### EXERCISE DIRECTIONS:
Copy out the line containing "Looking among the" and each line after it, through the last one in the material, exactly as written.

### RECORDS FOR THE EXERCISE:
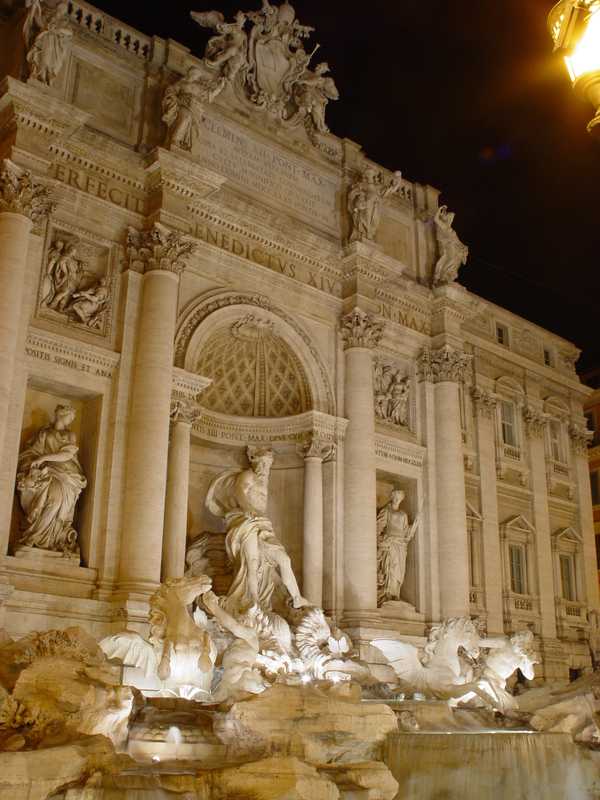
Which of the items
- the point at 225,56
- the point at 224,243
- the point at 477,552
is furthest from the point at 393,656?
the point at 225,56

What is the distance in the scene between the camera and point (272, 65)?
76.1 ft

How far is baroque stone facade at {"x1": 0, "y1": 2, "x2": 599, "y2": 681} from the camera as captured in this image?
57.6 ft

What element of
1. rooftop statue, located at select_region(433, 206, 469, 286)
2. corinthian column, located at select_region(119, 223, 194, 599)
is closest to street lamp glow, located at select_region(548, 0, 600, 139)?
corinthian column, located at select_region(119, 223, 194, 599)

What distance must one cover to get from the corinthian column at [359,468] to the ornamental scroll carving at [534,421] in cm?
848

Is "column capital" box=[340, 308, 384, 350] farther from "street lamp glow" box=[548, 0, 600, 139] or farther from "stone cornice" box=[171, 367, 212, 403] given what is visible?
"street lamp glow" box=[548, 0, 600, 139]

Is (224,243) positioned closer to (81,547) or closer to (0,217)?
(0,217)

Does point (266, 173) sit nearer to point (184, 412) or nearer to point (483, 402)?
point (184, 412)

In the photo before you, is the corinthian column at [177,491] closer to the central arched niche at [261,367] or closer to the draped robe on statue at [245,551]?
the draped robe on statue at [245,551]

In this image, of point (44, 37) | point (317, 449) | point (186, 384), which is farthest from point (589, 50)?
point (317, 449)

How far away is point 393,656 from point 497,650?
9.60ft

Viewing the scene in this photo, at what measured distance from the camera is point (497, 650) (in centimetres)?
1825

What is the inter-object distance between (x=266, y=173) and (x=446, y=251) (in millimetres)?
6074

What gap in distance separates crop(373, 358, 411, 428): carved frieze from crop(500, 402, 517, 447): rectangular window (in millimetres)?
5744

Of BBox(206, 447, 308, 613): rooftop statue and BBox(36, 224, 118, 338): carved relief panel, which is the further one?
BBox(206, 447, 308, 613): rooftop statue
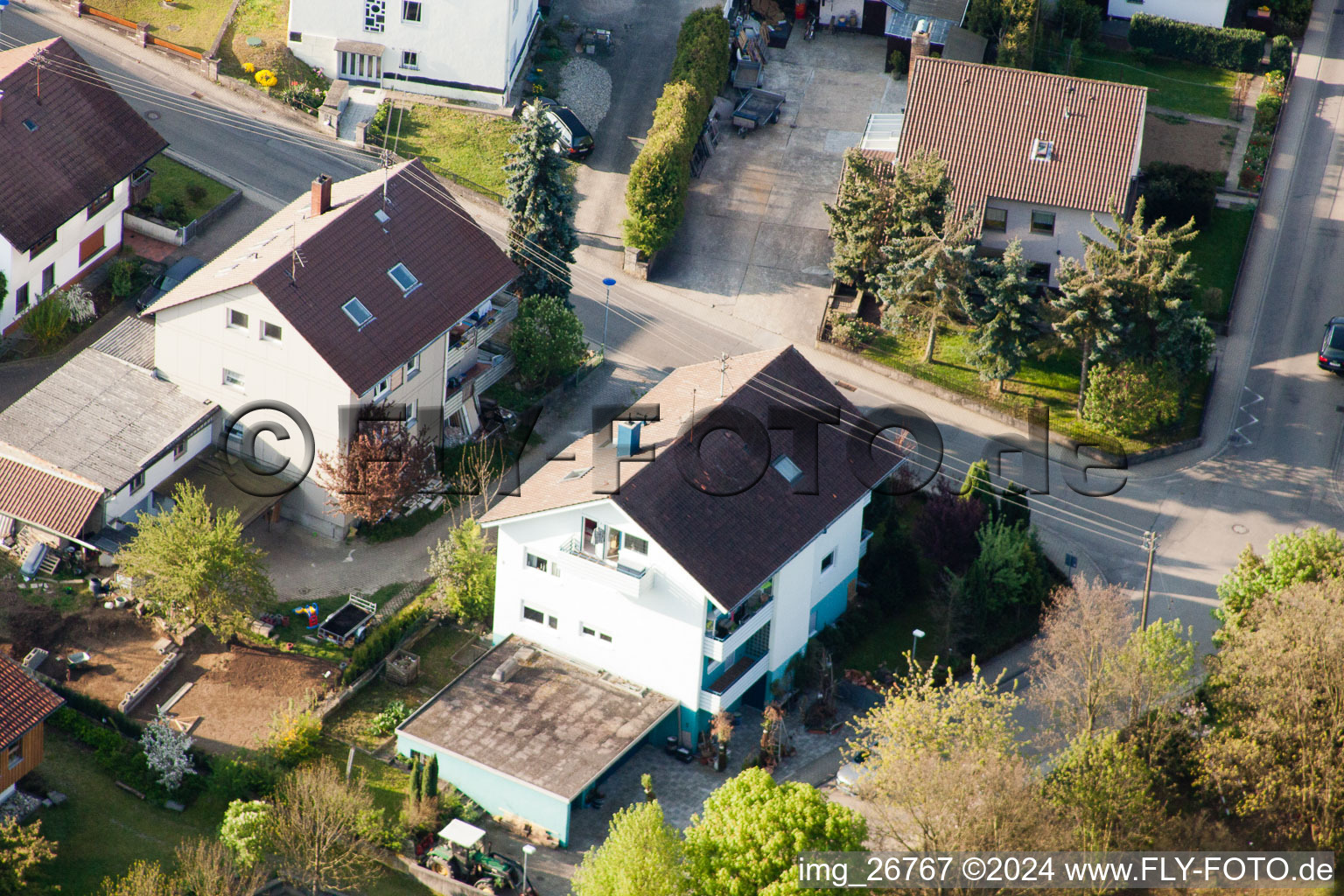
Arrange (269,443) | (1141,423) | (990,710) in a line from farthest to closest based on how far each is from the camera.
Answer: (1141,423)
(269,443)
(990,710)

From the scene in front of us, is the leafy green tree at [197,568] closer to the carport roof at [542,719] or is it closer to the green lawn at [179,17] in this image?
the carport roof at [542,719]

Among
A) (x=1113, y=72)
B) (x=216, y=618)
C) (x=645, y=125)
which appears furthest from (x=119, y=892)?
(x=1113, y=72)

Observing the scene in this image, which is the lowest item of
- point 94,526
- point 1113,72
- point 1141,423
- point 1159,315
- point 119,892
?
point 119,892

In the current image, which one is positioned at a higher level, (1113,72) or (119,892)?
(1113,72)

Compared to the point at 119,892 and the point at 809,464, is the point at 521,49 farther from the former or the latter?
the point at 119,892

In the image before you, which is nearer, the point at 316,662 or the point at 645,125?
the point at 316,662

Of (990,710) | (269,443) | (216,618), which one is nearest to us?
(990,710)

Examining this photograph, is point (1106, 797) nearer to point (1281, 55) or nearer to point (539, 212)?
point (539, 212)
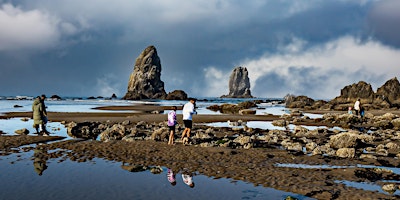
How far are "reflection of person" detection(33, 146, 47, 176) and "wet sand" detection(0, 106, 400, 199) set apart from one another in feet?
1.56

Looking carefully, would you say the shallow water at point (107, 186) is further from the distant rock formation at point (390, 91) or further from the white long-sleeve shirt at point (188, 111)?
the distant rock formation at point (390, 91)

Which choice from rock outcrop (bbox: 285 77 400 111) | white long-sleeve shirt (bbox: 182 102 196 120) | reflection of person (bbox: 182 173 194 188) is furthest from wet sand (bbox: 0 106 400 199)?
rock outcrop (bbox: 285 77 400 111)

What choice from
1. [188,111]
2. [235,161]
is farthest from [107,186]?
[188,111]

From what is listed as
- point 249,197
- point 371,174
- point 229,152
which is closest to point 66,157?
point 229,152

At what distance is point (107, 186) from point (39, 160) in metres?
5.91

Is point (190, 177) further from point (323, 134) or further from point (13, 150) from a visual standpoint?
point (323, 134)

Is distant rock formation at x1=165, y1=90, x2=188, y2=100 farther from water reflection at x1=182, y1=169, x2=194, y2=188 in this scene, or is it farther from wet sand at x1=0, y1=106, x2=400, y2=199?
water reflection at x1=182, y1=169, x2=194, y2=188

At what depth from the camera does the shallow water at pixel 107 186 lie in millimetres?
10156

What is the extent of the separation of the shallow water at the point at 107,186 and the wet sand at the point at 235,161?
905 mm

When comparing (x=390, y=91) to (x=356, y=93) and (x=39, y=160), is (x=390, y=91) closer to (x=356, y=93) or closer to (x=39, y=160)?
(x=356, y=93)

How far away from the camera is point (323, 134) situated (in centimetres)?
2597

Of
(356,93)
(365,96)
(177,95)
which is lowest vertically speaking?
(365,96)

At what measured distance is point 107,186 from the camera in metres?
11.2

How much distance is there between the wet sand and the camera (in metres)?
11.2
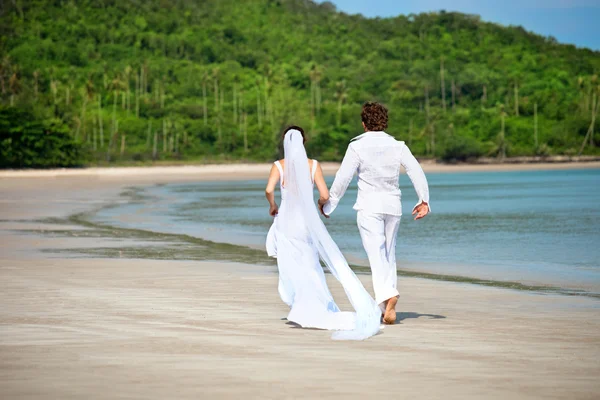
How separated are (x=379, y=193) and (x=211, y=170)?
244ft

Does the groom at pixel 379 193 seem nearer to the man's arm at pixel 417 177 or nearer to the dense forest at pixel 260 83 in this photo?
the man's arm at pixel 417 177

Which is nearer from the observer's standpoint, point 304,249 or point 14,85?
point 304,249

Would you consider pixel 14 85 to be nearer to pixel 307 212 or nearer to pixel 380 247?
pixel 307 212

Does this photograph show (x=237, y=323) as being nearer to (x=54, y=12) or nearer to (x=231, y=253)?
(x=231, y=253)

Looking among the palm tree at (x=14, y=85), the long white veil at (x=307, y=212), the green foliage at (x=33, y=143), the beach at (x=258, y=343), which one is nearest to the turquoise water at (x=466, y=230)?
the beach at (x=258, y=343)

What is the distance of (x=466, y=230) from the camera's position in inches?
883

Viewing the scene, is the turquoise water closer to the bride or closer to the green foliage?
the bride

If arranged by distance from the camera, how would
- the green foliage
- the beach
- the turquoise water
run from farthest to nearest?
the green foliage < the turquoise water < the beach

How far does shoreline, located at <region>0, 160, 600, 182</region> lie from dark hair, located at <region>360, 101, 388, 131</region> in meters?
53.8

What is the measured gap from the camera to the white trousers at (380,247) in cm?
830

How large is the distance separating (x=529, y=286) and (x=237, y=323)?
197 inches

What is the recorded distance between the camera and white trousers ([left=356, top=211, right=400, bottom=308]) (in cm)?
830

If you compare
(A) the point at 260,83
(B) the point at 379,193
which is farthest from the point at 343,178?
(A) the point at 260,83

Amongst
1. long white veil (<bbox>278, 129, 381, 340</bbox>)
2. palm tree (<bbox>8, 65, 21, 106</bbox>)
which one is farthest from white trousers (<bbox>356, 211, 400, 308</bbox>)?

### RESPONSE TO THE TASK:
Looking among the palm tree at (x=14, y=85), the long white veil at (x=307, y=212), the green foliage at (x=33, y=143), the beach at (x=258, y=343), which one is nearest to the turquoise water at (x=466, y=230)?
the beach at (x=258, y=343)

What is the distance of (x=466, y=230) from the camera's position in inches?
883

Viewing the scene, is the turquoise water closer to the bride or closer to the green foliage?
the bride

If arranged by distance from the camera, how would
- the green foliage
- the beach
- the turquoise water
run from farthest to nearest?
the green foliage < the turquoise water < the beach

How far does shoreline, located at <region>0, 160, 600, 182</region> lie from dark hair, located at <region>360, 101, 388, 131</region> in meters?
53.8

What is the measured gap from the camera to the white trousers at (380,247) in cm?
830

How large is the distance separating (x=529, y=286) and (x=237, y=323)?
197 inches

What is the recorded distance between the camera and white trousers ([left=356, top=211, right=400, bottom=308]) (in cm)?
830

If you compare
(A) the point at 260,83
(B) the point at 379,193
which is farthest from the point at 343,178?
(A) the point at 260,83

Amongst
1. long white veil (<bbox>278, 129, 381, 340</bbox>)
2. palm tree (<bbox>8, 65, 21, 106</bbox>)
which one is farthest from white trousers (<bbox>356, 211, 400, 308</bbox>)?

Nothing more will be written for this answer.